# [Reading text]
━━━━━━━━━━

How Do I Manage My Boss? – Above all, the effective executive tries to make fully productive the strengths of his own superior. I have yet to find a manager, whether in business, in government, or in any other institution, who did not say: “I have no great trouble managing my subordinates. But how do I manage my boss?” It is actually remarkably easy—but only effective executives know that. The secret is that effective executives make the strengths of the boss productive. The effective executive, therefore, asks: “What can my boss do really well?” “What has he done really well?” “What does he need to know to use his strength?” “What does he need to get from me to perform?” He does not worry too much over what the boss cannot do.

The myth of outshining your boss – This should be elementary prudence. Contrary to popular legend, subordinates do not, as a rule, rise to position and prominence over the prostrate bodies of incompetent bosses. If their boss is not promoted, they will tend to be bottled up behind him. And if their boss is relieved for incompetence or failure, the successor is rarely the bright, young man next in line. He usually is brought in from the outside and brings with him his own bright, young men. Conversely, there is nothing quite as conducive to success as a successful and rapidly promoted superior.

Chapter 5 – First Things First

If there is any one “secret” of effectiveness, it is concentration. Effective executives do first things first and they do one thing at a time. In fact, this idea is so powerful Gary Keller and Jay Papasan wrote an entire book on this, called The ONE Thing: The Surprisingly Simple Truth Behind Extraordinary Results.

━━━━━━━━━━

# [Data]
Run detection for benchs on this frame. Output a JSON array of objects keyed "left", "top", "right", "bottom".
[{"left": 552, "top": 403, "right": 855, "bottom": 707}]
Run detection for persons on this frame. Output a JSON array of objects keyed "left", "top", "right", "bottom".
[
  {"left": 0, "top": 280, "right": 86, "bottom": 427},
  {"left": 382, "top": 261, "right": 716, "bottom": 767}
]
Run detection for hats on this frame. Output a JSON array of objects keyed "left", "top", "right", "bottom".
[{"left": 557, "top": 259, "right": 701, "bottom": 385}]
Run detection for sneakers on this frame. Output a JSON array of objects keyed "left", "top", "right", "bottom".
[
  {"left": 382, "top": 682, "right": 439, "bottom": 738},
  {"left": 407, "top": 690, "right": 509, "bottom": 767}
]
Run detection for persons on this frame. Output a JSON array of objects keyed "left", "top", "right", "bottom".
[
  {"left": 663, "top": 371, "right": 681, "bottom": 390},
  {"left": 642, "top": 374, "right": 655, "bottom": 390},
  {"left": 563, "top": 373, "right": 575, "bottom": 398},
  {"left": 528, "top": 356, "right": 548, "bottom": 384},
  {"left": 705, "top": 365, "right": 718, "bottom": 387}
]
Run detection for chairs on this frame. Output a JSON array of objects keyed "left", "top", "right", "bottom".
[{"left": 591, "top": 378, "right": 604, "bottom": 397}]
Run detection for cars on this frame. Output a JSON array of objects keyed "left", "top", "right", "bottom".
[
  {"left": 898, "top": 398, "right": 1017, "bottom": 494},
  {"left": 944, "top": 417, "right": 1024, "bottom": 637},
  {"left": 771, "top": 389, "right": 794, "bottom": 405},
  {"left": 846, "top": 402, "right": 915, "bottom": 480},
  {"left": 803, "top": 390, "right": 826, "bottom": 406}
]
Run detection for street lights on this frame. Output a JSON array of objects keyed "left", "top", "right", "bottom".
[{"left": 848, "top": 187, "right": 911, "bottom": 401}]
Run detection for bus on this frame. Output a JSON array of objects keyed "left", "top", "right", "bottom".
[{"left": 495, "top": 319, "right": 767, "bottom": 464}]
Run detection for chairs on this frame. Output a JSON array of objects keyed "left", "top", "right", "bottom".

━━━━━━━━━━

# [To do]
A. What questions does the effective executive ask about the boss, according to the passage on effective executives above the rows?
B. Carry on the passage on effective executives from the point where it stops.

# [Answers to this exercise]
A.
- "What can my boss do really well?"
- "What has he done really well?"
- "What does he need to know to use his strength?"
- "What does he need to get from me to perform?"

B.
There is always more to do than there is time, therefore one must prioritize – The need to concentrate is grounded both in the nature of the executive job and in the nature of man. Several reasons for this should already be apparent: There are always more important contributions to be made than there is time available to make them. Any analysis of executive contributions comes up with an embarrassing richness of important tasks; any analysis of executives’ time discloses an embarrassing scarcity of time available for the work that really contributes.

Define “posteriorities” not just priorities – Ultimately, the effective executive must set a large number of posteriorities—tasks one chooses not to tackle—so as to focus with exquisite clarity on a small number of priorities.

Dare to say “no” – The more an executive focuses on upward contribution, the more will he require fairly big continuous chunks of time. The more he switches from being busy to achieving results, the more will he shift to sustained efforts—efforts which require a fairly big quantum of time to bear fruit. Yet to get even that half-day or those two weeks of really productive time requires self-discipline and an iron determination to say “No.”

Focus on one thing – Concentration is dictated also by the fact that most of us find it hard enough to do well even one thing at a time, let alone two. Mankind is indeed capable of doing an amazingly wide diversity of things; humanity is a “multipurpose tool.” But the way to apply productively mankind’s great range is to bring to bear a large number of individual capabilities on one task. It is concentration in which all faculties are focused on one achievement.

People think multi-tasking helps you get things done faster. Counter-intuitively, in most cases focusing on one thing is actually faster. Concentration is necessary precisely because the executive faces so many tasks clamoring to be done. For doing one thing at a time means doing it fast. The more one can concentrate time, effort, and resources, the greater the number and diversity of tasks one can actually perform. This is the “secret” of those people who “do so many things” and apparently so many difficult things. They do only one at a time. As a result, they need much less time in the end than the rest of us. (research today has shown there are costs to such context switching)

Ironically, the people who get nothing done often work a great deal harder.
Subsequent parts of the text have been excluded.